Not surprisingly, much of the coast and seabed is now under claim by tribes for Customary Marine Title which, as we will see below, is effectively full ownership of these former public commons.

Among the rights that can be exercised by the lucky applicant groups that win Customary Marine Title over an area of foreshore and seabed are:

1. Unlike others, it does not have to pay coastal occupation charges under the Resource Management Act or royalties for taking sand and shingle from the beach. Section 60 (b).

2. It has the sole right to issue permits for watching marine mammals like whales. For a fee, of course. Section 62 (1) (d).

3. It can issue, change, review and revoke a New Zealand coastal policy statement. Section 62 (1) (d).

4. Anyone who gets permission under the Resource Management Act to carry out an activity in a Customary Marine Title area – e.g. building or extending a boat shed on piles like those in Auckland’s Orakei Basin and at Paremata and Evans Bay in Wellington, must also get the permission of the tribe that holds customary marine title over the area – again for a fee. If you build such a structure without tribal permission, you can be IMPRISONED for up to two years or fined up to $300,000, of which only 10% of the fine goes to the Crown while the other 90% goes to the tribe, thus giving the tribe a huge financial incentive for vigorous, if not vindictive, policing. Section 69.

5. A group that holds a Customary Marine Title can veto DoC proposals within the Customary Marine Title area [ Section 72 (1) ] and there is no right of appeal against any refusal of permission. Section 73 (3) (b).
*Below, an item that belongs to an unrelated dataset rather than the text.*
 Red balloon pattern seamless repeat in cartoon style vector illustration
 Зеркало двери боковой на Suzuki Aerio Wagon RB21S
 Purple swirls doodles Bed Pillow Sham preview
6. The group can declare any part of its customary marine title area to be “wahi tapu” [ Section 78 (1) ] to which it can restrict or FORBID public access. Section 26 (2) and (3) and Section 79 (1) (b). “Wahi tapu” means any place alleged to be “sacred to Maori in a traditional, spiritual, religious, ritual or mythological sense.” Section 9 and section 6 of the Heritage New Zealand Pouhere Taonga Act 2014. So, allowing “wahi tapu” to be declared on the basis of myth opens the way for the tribe to close off the best fishing grounds and surf breaks to the public for any reason they can dream up on the grounds of a conveniently concocted myth.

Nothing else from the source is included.